Gratitude strengthens social ties and self-worth. When you are grateful you feel that you are working within a network of people who help you be who you are today -whether they have done this intentionally or unintentionally. Either way, you will begin to recognise and appreciate these people.
4. Write consistently.
Writing your thanks for the day doesn’t have to take up much time, just setting aside 5 minutes at the end of the day is enough. If you can’t manage to write every day, try to at least stick to a few times a week or even once a week.
Practice Gratitude Journaling with Reliving
You don’t necessarily need a particular gratitude journal to start your daily gratitude reflection. You can write in a plain notepad each day if that suits you fine.
But if you do want a way of writing a gratitude journal with the ability to see your overall mood increase over time, then check out the Reliving daily diary app.
Reliving has designed an app with a journaling feature designed specifically to aid in supporting mental health.
Reliving are working with Cherish- De the Digital Economy Research Centre at Swansea University. To help make design features best suited to support people living with mental health problems, and to be used as a tool to promote mindfulness.
Daily Mood Tracker
This is achieved with the daily mood tracker.
Each day you can reflect on your mood through selecting one of the emoji’s, sad face, neutral face and happy face.
This is particularly useful when using your daily diary for gratitude journaling as you can track your progress over a length of time. When practising your gratitude journaling you will gradually become more content and find enjoyment in your daily life. Over time you will see your mood and happiness improving.
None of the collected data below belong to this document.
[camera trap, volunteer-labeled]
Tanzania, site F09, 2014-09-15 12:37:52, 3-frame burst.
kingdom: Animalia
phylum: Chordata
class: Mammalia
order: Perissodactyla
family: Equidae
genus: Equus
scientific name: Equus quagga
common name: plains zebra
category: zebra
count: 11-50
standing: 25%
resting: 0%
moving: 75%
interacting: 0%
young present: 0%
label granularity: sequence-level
The Reliving app also allows you to upload media files such as images, video and voice recordings. So if you have something particularity wonderful happen in a day you can support your gratitude entry with these media files. This is especially important for days when you feel down in the future, and need reminding of the things you appreciate in your life.
Self-reflection helps you understand what you’re going through, however, we also believe a great deal of knowledge can be gained from knowing what others have gone or are going through.
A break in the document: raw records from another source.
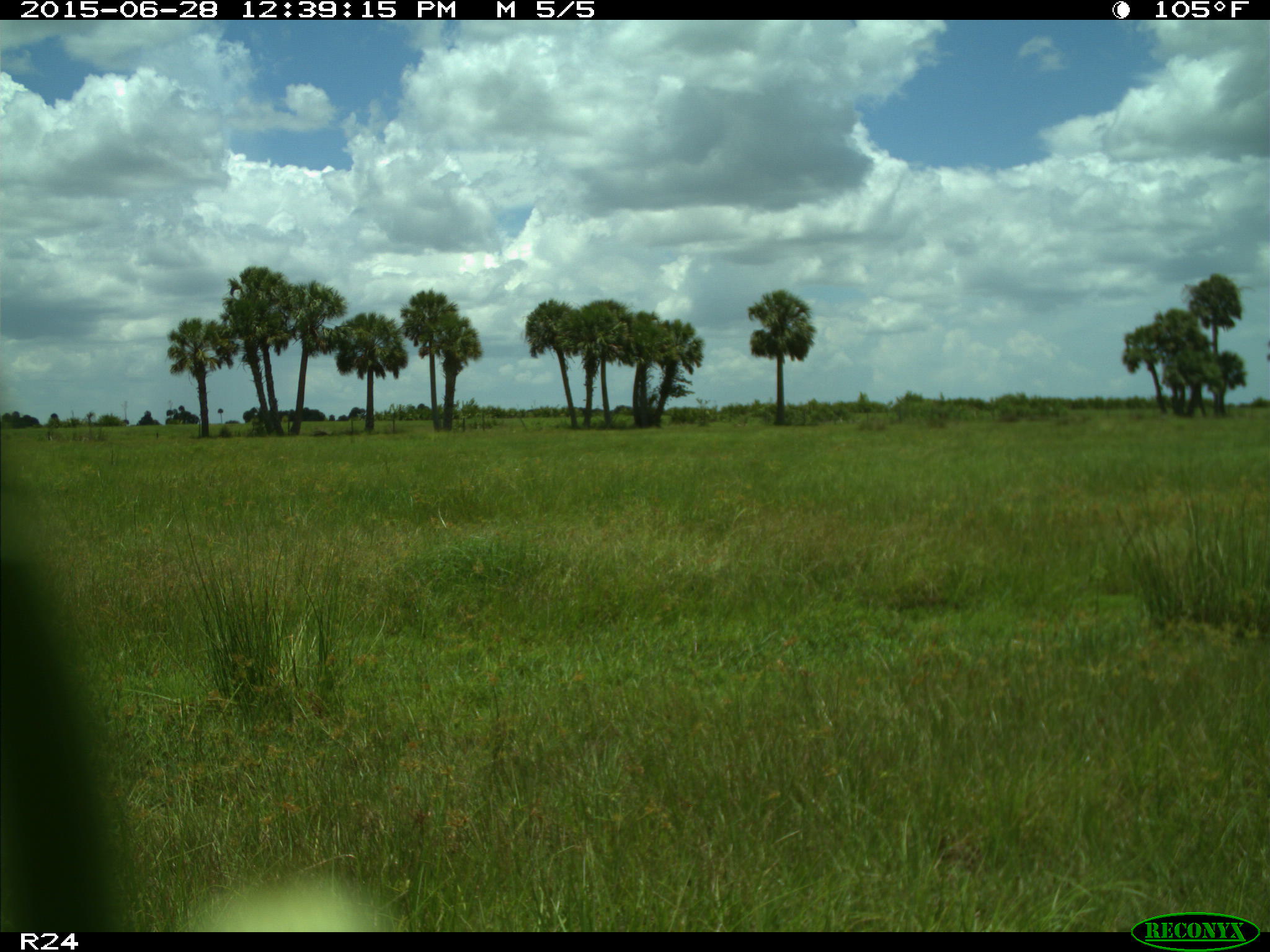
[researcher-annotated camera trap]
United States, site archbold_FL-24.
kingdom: Animalia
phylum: Chordata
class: Mammalia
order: Artiodactyla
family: Bovidae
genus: Bos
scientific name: Bos taurus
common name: domestic cow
Reliving provides a unique interview feature – pre-loaded with multiple topics and questions for you to explore the life experiences of others, in the hope that the user can learn and develop.
Reliving can be downloaded as a mobile app on the IOS, Play and Amazon stores. This means you don’t have to lug around a physical book with you when you have travel plans.
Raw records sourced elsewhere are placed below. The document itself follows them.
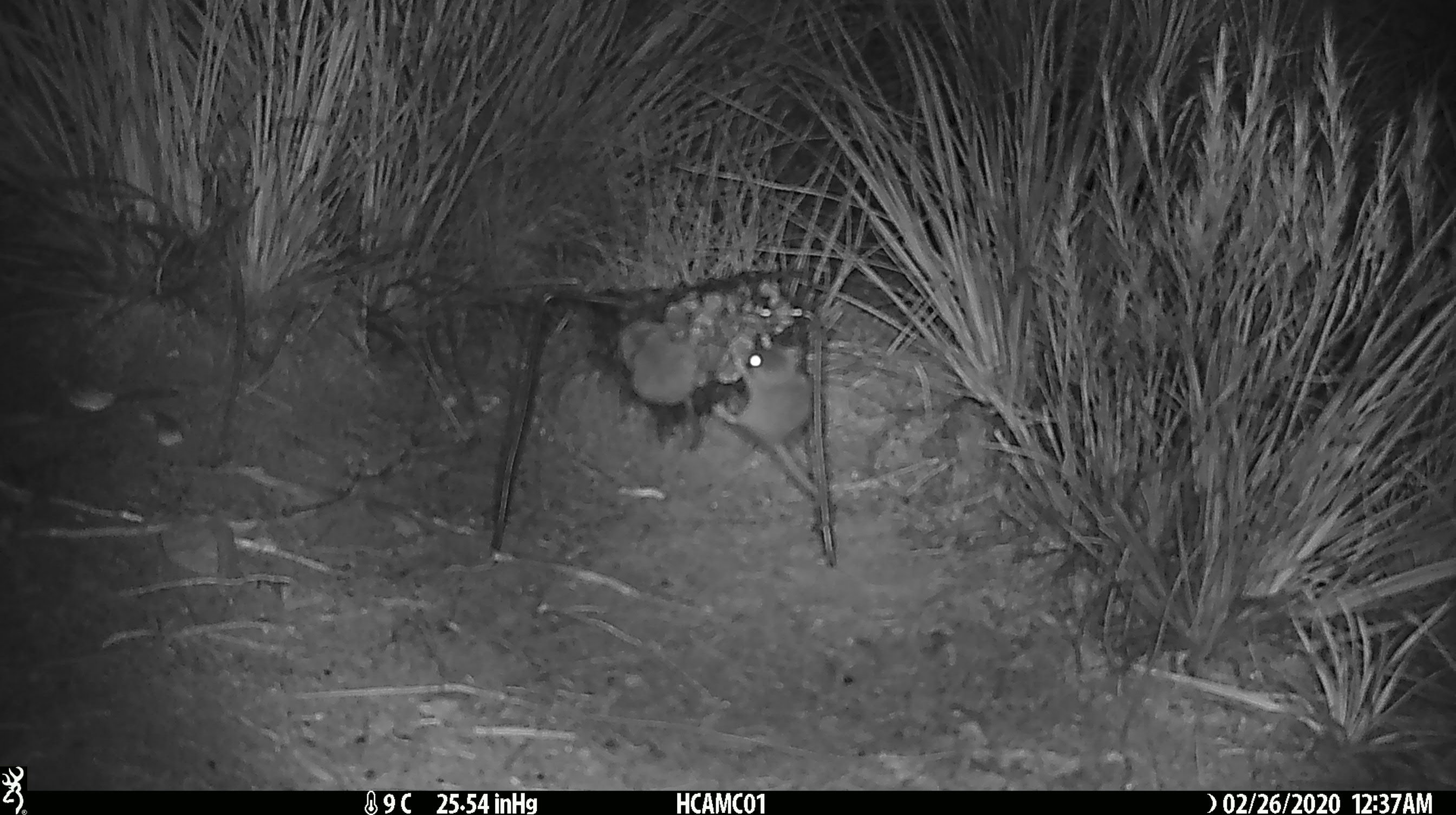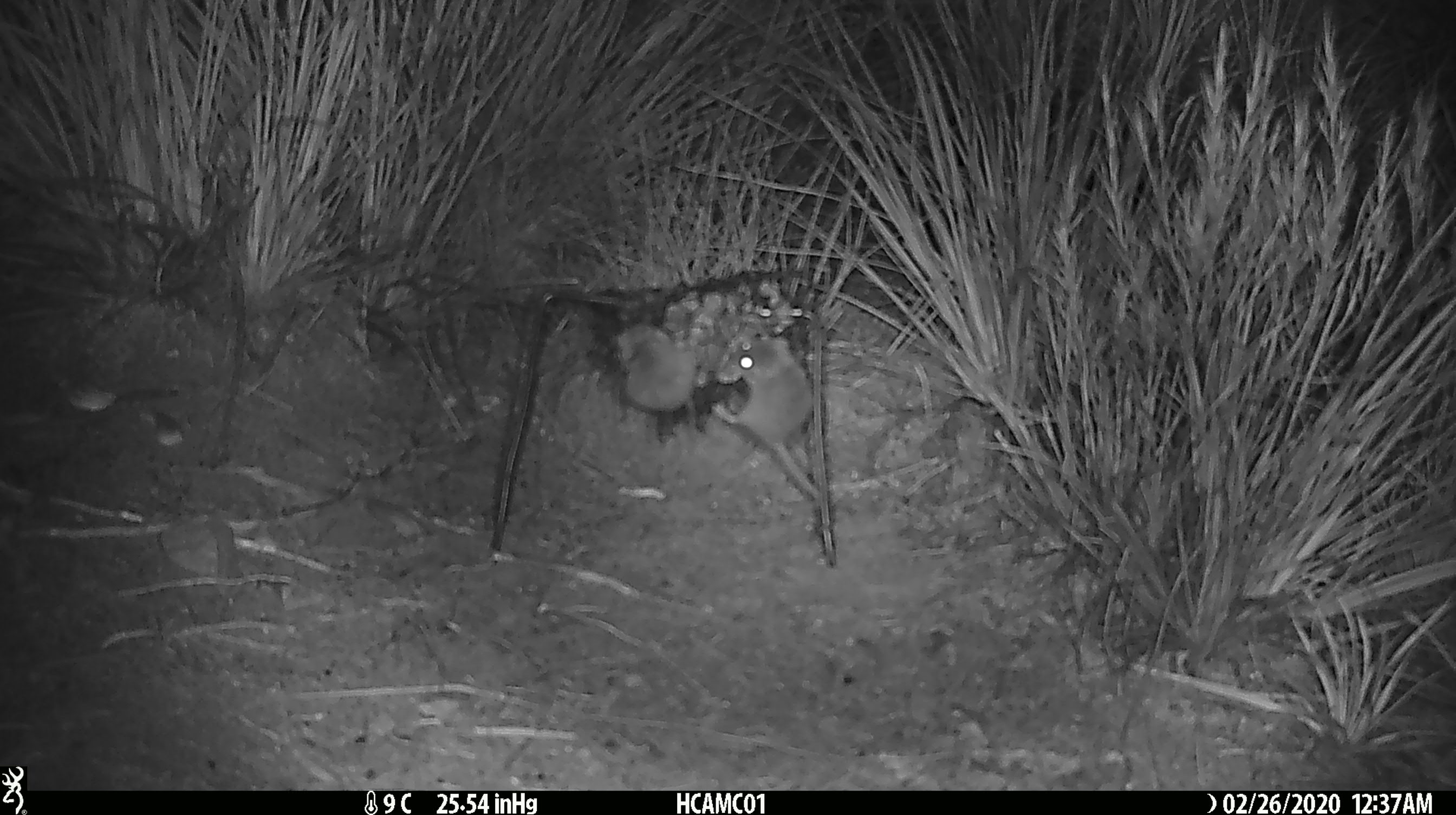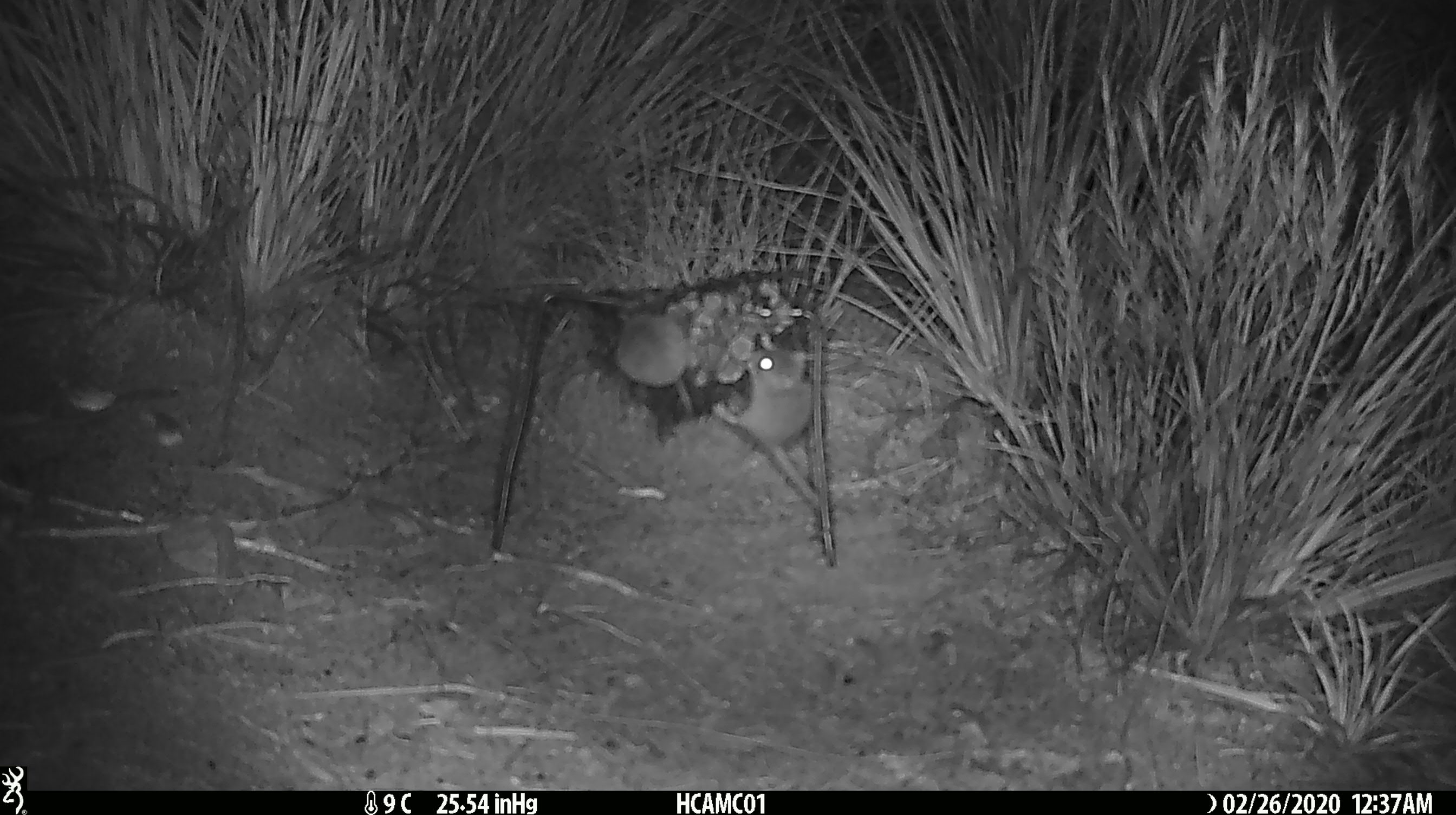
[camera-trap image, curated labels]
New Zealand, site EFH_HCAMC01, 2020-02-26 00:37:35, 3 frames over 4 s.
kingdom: Animalia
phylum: Chordata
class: Mammalia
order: Rodentia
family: Muridae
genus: Mus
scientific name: Mus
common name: mouse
It is far easier to stick to a daily habit when the process is made easy for you. We carry our mobiles on us all day long, they are almost another body part. So there is no excuse for forgetting to set 5 minutes aside at the end of the day to write your appreciation for all the wonderful things that happened.
Can you train yourself to be a happier person?
It would seem so!
You can use gratitude journaling today to change your behaviour. By introducing a simple habit each day, you can make huge changes to your mental state and happiness.